La tension grandit autour de l'émission "Morandini Live" sur CNews. L'ancienne Première ministre, Élisabeth Borne, a rejoint les voix s'élevant pour boycotter le programme animé par Jean-Marc Morandini et diffusé sur la chaîne d'information de Vincent Bolloré.
Lors de son intervention sur BFMTV, sa colère était palpable face au maintien à l'antenne de Morandini, qui a été définitivement condamné à deux ans de prison avec sursis et 20 000 euros d'amende pour corruption de mineurs.
"C'est effectivement un problème qu'il continue à être en plateau", a-t-elle exprimé sur BFMTV.
"Ce serait une bonne idée que ce soit la règle"
Elle a ajouté : "S'il m'invitait, je n'irais pas", soulignant que cela devrait devenir une règle pour son parti, Renaissance, ainsi que pour d'autres formations politiques.
Depuis le début de cette affaire, qui a éclaté en 2016, la quasi-totalité des représentants de gauche a évité le plateau de Morandini Live, une absence qui s'est accentuée après la décision de justice à son encontre.
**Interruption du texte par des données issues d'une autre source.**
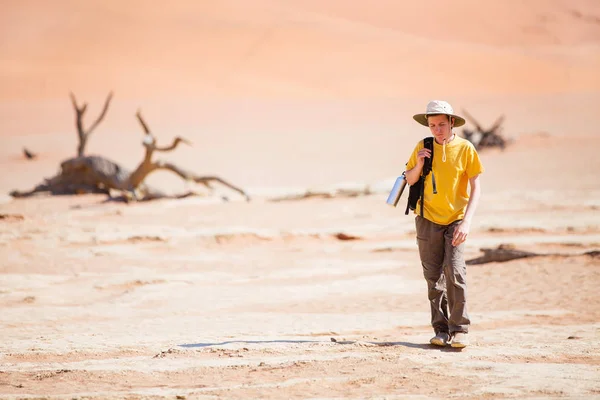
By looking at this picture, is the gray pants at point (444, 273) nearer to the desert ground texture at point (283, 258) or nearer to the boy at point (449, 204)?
the boy at point (449, 204)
Cependant, la présence récente de certains élus LR et de membres du RN a suscité des critiques.
Pourtant, depuis lundi, Jordan Bardella a clairement demandé à ses membres de ne plus participer à l’émission, une information que Le Point a confirmée. Cette décision marque un tournant dans la position du RN vis-à-vis du journaliste contesté.
Du côté de CNews, Sonia Mabrouk, l'une des animatrices, a pris ses distances avec la direction, affirmant ne pas "cautionner cela", tandis que Pascal Praud a exprimé son soutien à sa collègue pour avoir été "juste" dans ses propos.
Pour l'heure, CNews a annoncé à l'AFP que Jean-Marc Morandini "continue son combat pour la justice et reste à l'antenne", envisagent un recours devant la Cour européenne des droits de l'homme, alors que cette controverse continue d'alimenter le débat public en France.